On this date in 1913, a Grand Forks story reported on the last living member of the infamous Wild Bunch passing through town. Frank Walness, 39, told the reporter he had just gotten out of a Utah prison after serving 21 years; he said he left home when he was only 16 and began a career of crime with Butch Cassidy. The article quoted him as saying, “Poor old Butch! He got his in Alaska. He was killed just before we pulled the (Utah) train robbery that marked the end of our game.”

The train robbery he referred to happened when he was 18 as the gang’s youngest member. He claimed they took $26,000, saying “I’m not going to tell you how we did it...we got away without difficulty.”

Walness said he and two partners headed for the Hole-in-the-Wall hideout, but Butch’s girlfriend proved their undoing. “She squawked,” he said, “and the posse grabbed us.”

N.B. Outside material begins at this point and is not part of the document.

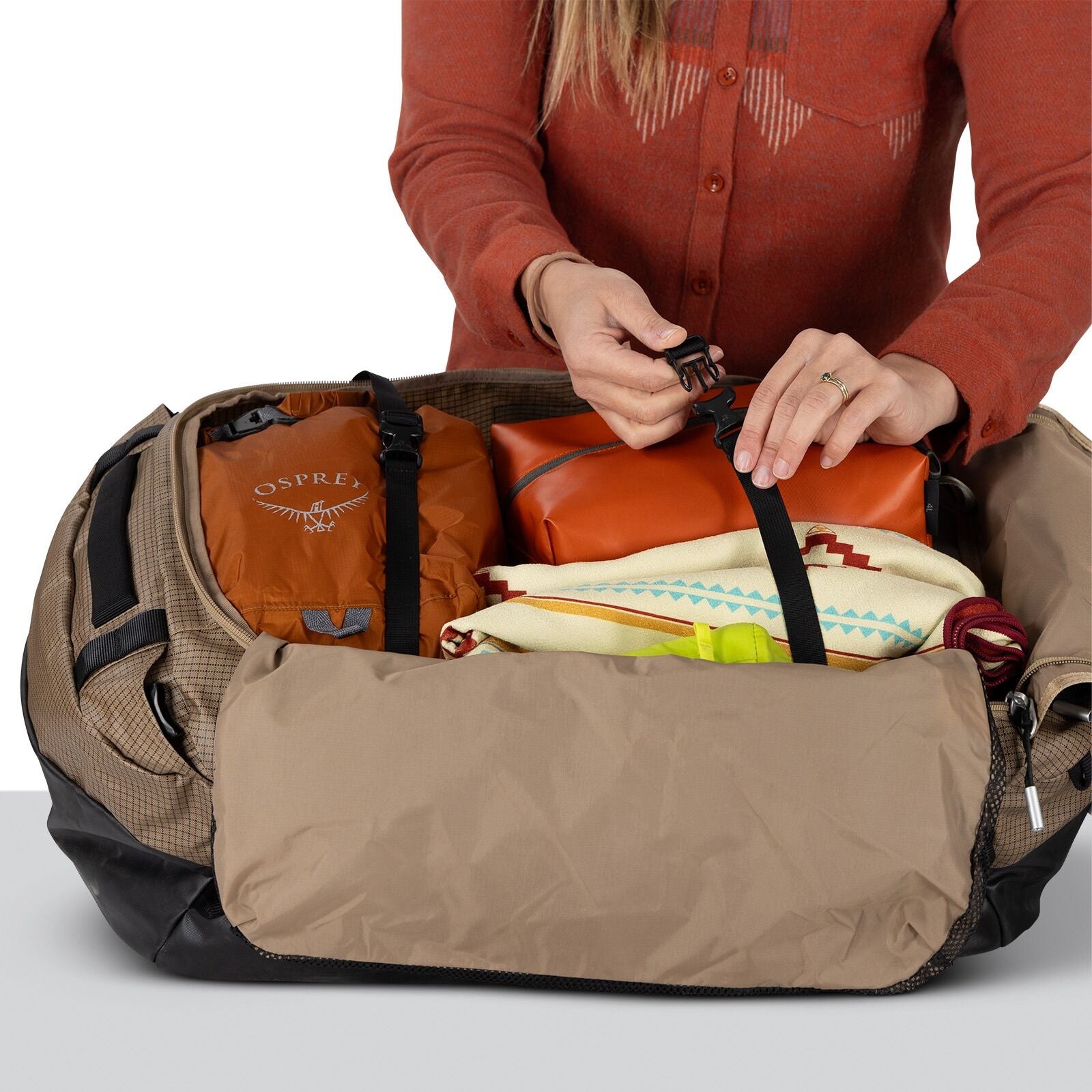 Detailed image of the Campcore Transporter Duffel 65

He said the three men had buried the money and refused to give up the location. Walness said one of his partners was shot in prison and the other died while serving a life sentence. Walness, as the last man left, was given the chance to go free if he told prison officials where the money was hidden. “It sounded good to me,” he said. “They had been twelve long years, and I longed to get out again. I told them, but they double-crossed me. I was not released until I served my full time.”

Walness told the reporter he saw his first automobile when he was released. “When I was a kid,” he said, “I never heard of such things...When they put me into the machine, I didn’t know whether I was in Heaven or in Hell. I just sat there and wondered... When they put me out at Logan and told me to leave the state, I said nothing. I just turned and looked at the automobile.”

It’s not clear why Walness would be in Grand Forks just three weeks after his release – especially since he said he was on his way to Iowa to claim his father’s estate. After a little digging, it seems the story is probably more about a gullible journalist than a notorious outlaw – at least the part about Butch Cassidy. There’s a lot of controversy about where and when Cassidy died, but it wasn’t in Alaska, and it wasn’t before Walness pulled his train robbery. The earliest estimate of Cassidy’s death is 1908. The man who called himself Walness would have been in jail sixteen years by then. Still, a good story is a good story.